Leaving the Atocha Station, by Ben Lerner. Wonderful book. Absorbing. It was a delight, following the protagonist through the trials of his year in Spain as a poetry fellow. Spending a year in Spain as a poetry fellow may not sound trying, except that said protagonist suffers from severe anxiety, and probably some other legitimate (perhaps also “common”) mental health issues as well — despite his clear intellect and apparent talent. Also, it’s fundamentally trying, living in another country (any country) where you don’t speak the language. Although I like that Lerner, via his intensely aware (in some ways) and intelligent protagonist, probes through the entirety of the language barrier situation from an internal perspective. It felt right, to go searching for that link and seeing the Paul Auster quote (see last week’s WILTW for my feelings about Auster), front and center. I can see the overlap in sensibilities (and I can probably feel it as well). Thanks to pal E.L. Kensky for sharing.

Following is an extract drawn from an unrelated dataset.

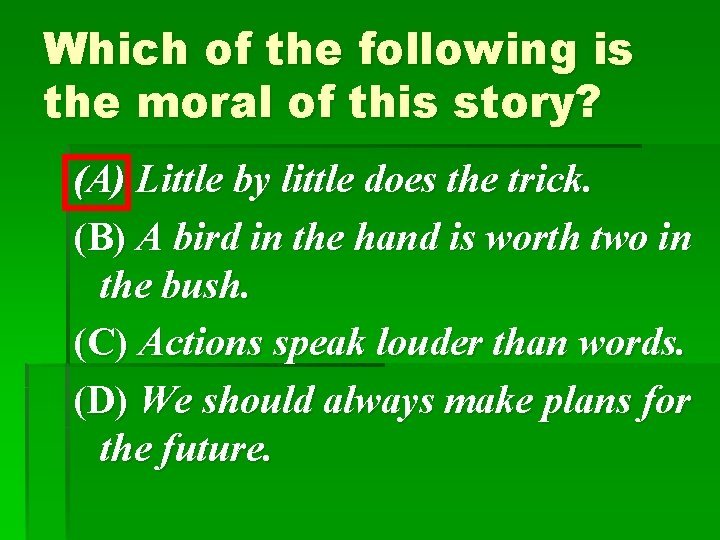 Which of the following is the moral of this story?

(A) Little by little does the trick.

(B) A bird in the hand is worth two in the bush.

(C) Actions speak louder than words.

(D) We should always make plans for the future.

I also liked spending time with Sophia The Great this week, after several weeks away from the script while I let the notes from our reading sink in, and worked on some business-related development items. I have never felt so much affection for one of my characters, one of my stories. When I think about making the film, I feel an excitement unlike any I’ve felt before. Don’t get me wrong, I always feel excited about my projects — and I’m just as excited to finish Multiverse as I am to get truly started on Sophia. But there’s something about the latter that feels a touch different. This could have to do more with a change in me than anything else, a comfort with finally feeling ready to take on such a big undertaking, and with confidence. I think, though, it has to do with the place Sophia has taken me. I believe, to be truly genuine, that a film must represent not only a story told from the point of view of the filmmaker, but a story pulled out of the filmmaker (or the writer, and then the director, if they are two people). Writing Sophia was a journey for me, as all my stories have been journeys — but this one seems to have landed me in a more solid, discernible place than the other features I’ve written. A place where I want to be. Multiverse compares, but it’s a short little devil. It’s more about unwinding a moment. Sophia, I think (hope), is about rising to the moment.
Thanks, as always, for reading. May your week find you, at some point or another, for even a moment — exactly where you want to be.